» Talimatlar ve koşullar
Andre Rieu ve Maastricht hakkındaki metne göre Maastricht şehri Hollanda'nın neresinde bulunuyor?

» Verilen metin
Paylaş
Özel şatosunda yeni albümü “Love in Venice” için Venedik konseptli bir parti hazırlamıştı bize. Sahnede olduğu kadar sempatik ve cana yakındı. Şu kadarını söyleyeyim; geçen yılki konseri kaçırdıysanız bu sefer mutlaka sahnede izleyin bu adamı!
Maastricht’te şatoda yaşıyor
Hollanda’nın Maastricht şehri, “AB’yi kuran anlaşma” demek... Ama bir o kadar da Andre Rieu demek...
1992’de AET’yi AB yapan ve ortak para birimine geçiren “Maastricht Anlaşması”nın yapıldığı bu şehir, Hollanda’nın en güneyinde, Belçika’yla Almanya arasına sıkışmış durumda.
Ve Andre Rieu’yla anılıyor...
Sokaktaki herkes, ünlü müzisyenin stüdyosunun nerede olduğunu, yaşadığı şatonun nerede bulunduğunu adı gibi biliyor.
Andre Rieu, Hollanda’nın ama en çok da Maastricht’in kahramanı...
Üstü açık arabayla halkı selamlayarak geldiği ve şehrin tarihi meydanında verdiği konserler olay oluyor.

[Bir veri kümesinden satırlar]
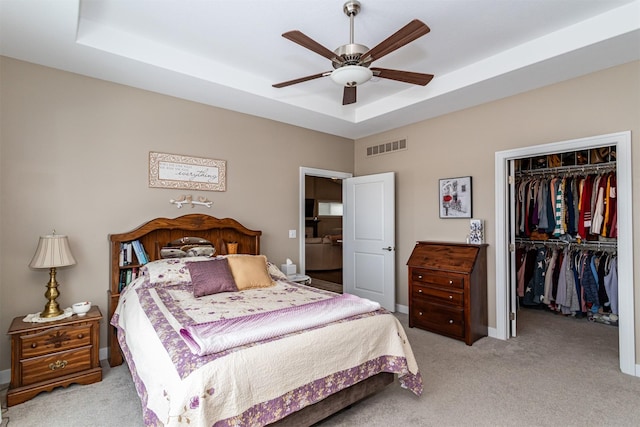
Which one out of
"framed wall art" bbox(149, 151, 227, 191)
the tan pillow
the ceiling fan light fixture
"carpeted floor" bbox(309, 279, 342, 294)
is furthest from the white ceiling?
"carpeted floor" bbox(309, 279, 342, 294)

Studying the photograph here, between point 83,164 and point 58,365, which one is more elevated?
point 83,164

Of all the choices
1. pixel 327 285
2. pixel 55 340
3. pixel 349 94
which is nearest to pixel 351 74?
pixel 349 94

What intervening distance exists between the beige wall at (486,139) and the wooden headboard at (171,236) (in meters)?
2.20

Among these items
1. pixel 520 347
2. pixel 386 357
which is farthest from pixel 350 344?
pixel 520 347

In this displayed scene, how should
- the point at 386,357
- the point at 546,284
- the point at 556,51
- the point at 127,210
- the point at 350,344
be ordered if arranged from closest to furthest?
1. the point at 350,344
2. the point at 386,357
3. the point at 556,51
4. the point at 127,210
5. the point at 546,284

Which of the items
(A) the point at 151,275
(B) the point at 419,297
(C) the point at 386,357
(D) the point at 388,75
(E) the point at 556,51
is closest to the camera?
(C) the point at 386,357

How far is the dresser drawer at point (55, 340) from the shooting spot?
2424mm

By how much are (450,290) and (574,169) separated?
103 inches

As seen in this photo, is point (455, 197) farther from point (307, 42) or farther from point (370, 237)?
point (307, 42)

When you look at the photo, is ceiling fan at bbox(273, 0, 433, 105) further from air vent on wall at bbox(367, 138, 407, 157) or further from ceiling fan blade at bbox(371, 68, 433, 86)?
air vent on wall at bbox(367, 138, 407, 157)

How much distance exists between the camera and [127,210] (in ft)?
10.8

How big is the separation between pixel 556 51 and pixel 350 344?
2941 mm

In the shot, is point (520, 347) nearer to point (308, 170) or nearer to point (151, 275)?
point (308, 170)

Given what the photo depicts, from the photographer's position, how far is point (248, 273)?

» Nihai sonuç
Maastricht, Hollanda'nın en güneyinde, Belçika ile Almanya arasına sıkışmış durumda.